Viewing a gay-oriented Website having nothing to do with adult material but offering a pack of services, programs, and travel tips got Carlos Hernandez booted out of the Hawaii State Library.
Now Hernandez is hitting the state with a lawsuit.
The American Civil Liberties Union sued on behalf of Hernandez and The Center, a Honolulu-based services-and-programs group for local gay/bi/trans/intersexual communities. The challenge involves a state law signed in early May, known as Act 50, authorizing law enforcement or other authorized persons to ban a library user for up to a year with nothing more than a warning advising the user that his presence isn't desired. The law was believed to be aimed mostly at the homeless.

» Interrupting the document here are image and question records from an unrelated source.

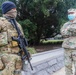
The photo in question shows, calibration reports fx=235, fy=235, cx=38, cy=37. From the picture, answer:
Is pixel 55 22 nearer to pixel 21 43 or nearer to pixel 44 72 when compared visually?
pixel 44 72

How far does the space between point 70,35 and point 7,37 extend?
2.09 meters

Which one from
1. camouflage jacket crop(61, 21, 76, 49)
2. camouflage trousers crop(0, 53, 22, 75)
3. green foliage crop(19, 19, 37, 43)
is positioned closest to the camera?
camouflage trousers crop(0, 53, 22, 75)

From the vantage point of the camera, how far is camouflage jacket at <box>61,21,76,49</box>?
14.1ft

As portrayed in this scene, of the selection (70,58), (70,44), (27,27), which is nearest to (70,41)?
(70,44)

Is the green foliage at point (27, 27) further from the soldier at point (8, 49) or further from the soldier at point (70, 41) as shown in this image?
the soldier at point (8, 49)

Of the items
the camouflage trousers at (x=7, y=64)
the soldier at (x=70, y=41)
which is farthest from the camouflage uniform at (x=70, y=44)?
the camouflage trousers at (x=7, y=64)

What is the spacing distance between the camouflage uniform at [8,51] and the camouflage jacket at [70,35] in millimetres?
1883

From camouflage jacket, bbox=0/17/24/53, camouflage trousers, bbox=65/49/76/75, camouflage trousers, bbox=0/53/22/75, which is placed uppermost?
camouflage jacket, bbox=0/17/24/53

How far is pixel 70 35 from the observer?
4.35 metres

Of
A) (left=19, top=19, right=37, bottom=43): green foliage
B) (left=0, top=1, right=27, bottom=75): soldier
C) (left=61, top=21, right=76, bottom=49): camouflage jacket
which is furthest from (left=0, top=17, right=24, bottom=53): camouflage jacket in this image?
(left=19, top=19, right=37, bottom=43): green foliage

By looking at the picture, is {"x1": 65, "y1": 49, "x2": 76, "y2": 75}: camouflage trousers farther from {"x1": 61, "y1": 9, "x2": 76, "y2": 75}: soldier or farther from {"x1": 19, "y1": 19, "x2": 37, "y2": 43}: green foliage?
{"x1": 19, "y1": 19, "x2": 37, "y2": 43}: green foliage

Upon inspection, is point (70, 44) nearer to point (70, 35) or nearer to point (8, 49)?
point (70, 35)

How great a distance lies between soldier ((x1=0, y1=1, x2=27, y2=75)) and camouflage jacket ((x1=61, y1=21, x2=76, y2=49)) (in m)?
1.87

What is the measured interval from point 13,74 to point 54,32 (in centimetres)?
1414
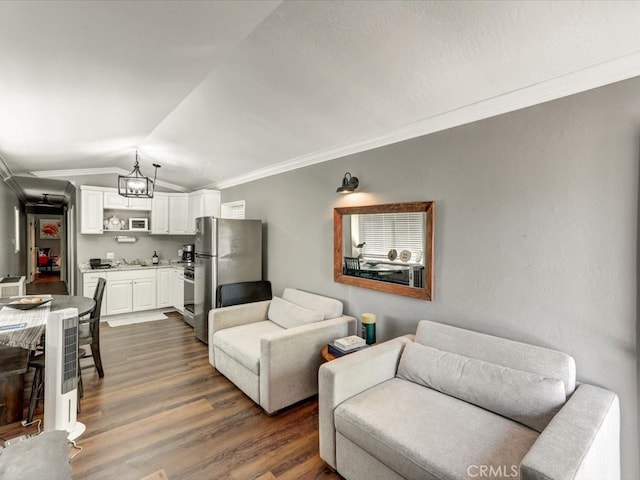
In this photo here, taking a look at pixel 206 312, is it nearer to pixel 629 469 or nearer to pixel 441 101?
pixel 441 101

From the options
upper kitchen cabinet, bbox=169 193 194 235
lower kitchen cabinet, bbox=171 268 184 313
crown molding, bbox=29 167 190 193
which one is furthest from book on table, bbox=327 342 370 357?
crown molding, bbox=29 167 190 193

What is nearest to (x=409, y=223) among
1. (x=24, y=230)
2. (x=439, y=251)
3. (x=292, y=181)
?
(x=439, y=251)

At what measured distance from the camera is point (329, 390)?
6.15ft

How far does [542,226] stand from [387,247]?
1161 mm

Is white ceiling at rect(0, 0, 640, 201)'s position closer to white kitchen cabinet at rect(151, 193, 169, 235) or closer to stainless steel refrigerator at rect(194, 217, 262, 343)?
stainless steel refrigerator at rect(194, 217, 262, 343)

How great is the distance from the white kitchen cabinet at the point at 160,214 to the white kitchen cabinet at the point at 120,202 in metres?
0.12

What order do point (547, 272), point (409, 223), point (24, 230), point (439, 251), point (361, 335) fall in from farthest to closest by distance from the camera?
point (24, 230)
point (361, 335)
point (409, 223)
point (439, 251)
point (547, 272)

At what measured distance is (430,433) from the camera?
5.12 feet

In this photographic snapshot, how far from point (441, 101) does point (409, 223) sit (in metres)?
0.93

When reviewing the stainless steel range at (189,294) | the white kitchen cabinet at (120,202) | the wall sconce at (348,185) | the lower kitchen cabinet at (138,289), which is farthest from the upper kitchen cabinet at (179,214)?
the wall sconce at (348,185)

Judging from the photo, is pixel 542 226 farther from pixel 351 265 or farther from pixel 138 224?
pixel 138 224
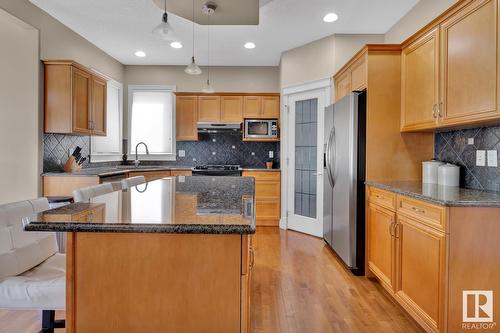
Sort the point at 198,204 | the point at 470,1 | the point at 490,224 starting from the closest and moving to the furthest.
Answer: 1. the point at 198,204
2. the point at 490,224
3. the point at 470,1

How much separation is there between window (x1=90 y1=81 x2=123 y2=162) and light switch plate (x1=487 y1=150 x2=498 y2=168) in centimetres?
485

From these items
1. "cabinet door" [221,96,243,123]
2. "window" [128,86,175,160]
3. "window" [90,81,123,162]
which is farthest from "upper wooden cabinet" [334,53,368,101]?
"window" [90,81,123,162]

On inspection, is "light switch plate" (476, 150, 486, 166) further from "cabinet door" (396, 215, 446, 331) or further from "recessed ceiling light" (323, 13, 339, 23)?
"recessed ceiling light" (323, 13, 339, 23)

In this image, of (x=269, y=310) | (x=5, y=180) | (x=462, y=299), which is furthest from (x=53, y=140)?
(x=462, y=299)

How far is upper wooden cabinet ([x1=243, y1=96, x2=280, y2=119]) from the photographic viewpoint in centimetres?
522

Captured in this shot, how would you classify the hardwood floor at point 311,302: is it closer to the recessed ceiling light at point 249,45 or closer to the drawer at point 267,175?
the drawer at point 267,175

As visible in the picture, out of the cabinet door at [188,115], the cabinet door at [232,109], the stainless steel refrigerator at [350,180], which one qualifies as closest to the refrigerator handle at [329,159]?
the stainless steel refrigerator at [350,180]

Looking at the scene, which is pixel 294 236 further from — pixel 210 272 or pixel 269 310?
pixel 210 272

A published report indicated a library security guard issued Hernandez a written warning under Act 50 banning him for a year because he was looking at "a pornographic Website." The ACLU, however, doesn't exactly think Act 50 should be used against someone like Hernandez for accessing a non-adult Website known as GayHawaii.com, even if it does feature images of shirtless but otherwise clothed men.
“This law gives unbridled discretion to police and others to engage in arbitrary and capricious denials of protected expression based on nothing more than their individual prejudices and predilections,” Hawaii ACLU legal director Lois K. Perrin said in a statement following the lawsuit, which names Gov. Linda Lingle and state Attorney General Mark Bennett. “This statute is a classic, standardless law in blatant violation of the United States and Hawaii Constitutions.”
The Center's executive director, Ken Miller, said in his own statement that Act 50 is bad law that his group is dedicated to striking down. “[Act 50] allows the police and others to continue to oppress the thoughts and views of the lesbian, gay, bisexual, transexual, intersex and questioning community,” Miller said.
The Hawaii ACLU said that Act 50 is broad and vague enough that, in theory, a lifeguard could ban someone from the beach for carrying a sign protesting water pollution, the governor could bar people from a courthouse to stop them from filing a lawsuit, or the state could even ban all political party workers from schools and other facilities set up for state and national voting.